Because he hadn't changed. He was not responsible or selfless or valiant. Sure, he was a hero who tended to do the right thing in the end, but that was all it took to sell comic books. He was also a selfish, arrogant man with a dirty mind and no sense of responsibility. The apathy, the sarcasm, the dry sense of humour, the nihilism – they were all qualities that made him who he was. Caring for four children didn't change that. It did not take those qualities away from him. They would likely be with him forever. And eventually, everyone here would see through the lie. Straight through to the bitterness inside.
Because he was a crappy actor and an even worse liar, though he'd never admit it. He might have had a stellar poker face in some situations, but it would crack if the right person looked hard enough. He could stand here and lie to everyone day in and day out. That wasn't fair to the kids who were too young to understand the truth, and he didn't even want to bother trying to lie to his co-trainer, who always seemed to see right through him anyways.

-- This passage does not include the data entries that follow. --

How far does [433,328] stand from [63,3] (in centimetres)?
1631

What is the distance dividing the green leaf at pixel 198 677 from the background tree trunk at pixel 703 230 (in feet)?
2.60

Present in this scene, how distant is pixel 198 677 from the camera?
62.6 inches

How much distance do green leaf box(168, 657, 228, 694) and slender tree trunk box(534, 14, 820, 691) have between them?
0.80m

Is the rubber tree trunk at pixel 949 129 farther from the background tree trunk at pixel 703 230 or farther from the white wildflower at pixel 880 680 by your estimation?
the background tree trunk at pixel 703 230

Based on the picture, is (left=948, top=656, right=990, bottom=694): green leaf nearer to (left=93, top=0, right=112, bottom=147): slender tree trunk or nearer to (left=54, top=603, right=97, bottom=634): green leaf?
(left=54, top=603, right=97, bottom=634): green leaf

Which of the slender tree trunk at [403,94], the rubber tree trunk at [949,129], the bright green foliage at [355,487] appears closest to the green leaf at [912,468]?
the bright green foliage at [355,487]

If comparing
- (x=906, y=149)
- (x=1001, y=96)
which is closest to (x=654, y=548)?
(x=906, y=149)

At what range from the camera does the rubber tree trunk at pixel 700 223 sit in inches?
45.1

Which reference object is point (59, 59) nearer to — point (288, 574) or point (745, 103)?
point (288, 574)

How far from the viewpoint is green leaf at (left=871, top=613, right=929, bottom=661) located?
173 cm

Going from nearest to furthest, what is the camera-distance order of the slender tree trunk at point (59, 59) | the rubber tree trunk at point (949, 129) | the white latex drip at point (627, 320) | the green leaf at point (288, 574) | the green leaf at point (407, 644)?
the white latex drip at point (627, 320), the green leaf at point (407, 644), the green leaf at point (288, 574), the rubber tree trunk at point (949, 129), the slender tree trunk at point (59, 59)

He just couldn't handle living in a world where he let himself love people and make plans for the future only to know that at any point in time, it could all come crashing down around him. He would never know peace if he condemned himself to such a life. So, he refused to do it.
And in the end, Jack told himself that he had done what he came here to do. First and foremost, he did what Larraby brought him here to do. Mission successful. Now, he was going to do what he came to - leave. With no strings attached. To walk through those big secret doors, breathe in the dusty Death Valley air and finally taste true freedom.
He wasn’t doing anything wrong.
He told himself that he was going to leave the team in Dylan's capable hands. The boy was always meant to take over as commander once Jack was ready to fully retire. Dylan could lead them, Marsha could continue training and advocating, Dr. Gant would be at their beck and call. Larraby would shove them into the spotlight, and they would all become disgustingly rich and overwhelmingly famous. And all the while, Jack would stay out of it. Back in Long Beach keeping to himself, far away from the prying eyes and the trappings of fame and the risk of having so much to lose.
He could watch it all from the staticky television in the break room of his shop and say things like "I knew them when." None of the other guys at the garage would believe him, but it wouldn't matter.
And when they were struck down in their prime by undefeatable forces or when Marsha wasn't enough to keep Larraby's greed at bay and he pumped them full of radiation, Jack would not have to deal with the fallout. By then, his heart would have forgotten what it was like to ever have any of them.
If he was smart, he would have reflected on that notion. Asked himself if over the years, he had forgotten what it was like to feel his brother's hand on his shoulder. To laugh with Henry or hear Rebecca's laugh. To take his love, Alex, into his arms. No, he hadn't forgotten. He couldn't quite feel it when he thought about it – it felt more like something that had occurred in a dream – but he hadn't forgotten. Maybe if Jack had considered that, he might have made a different choice.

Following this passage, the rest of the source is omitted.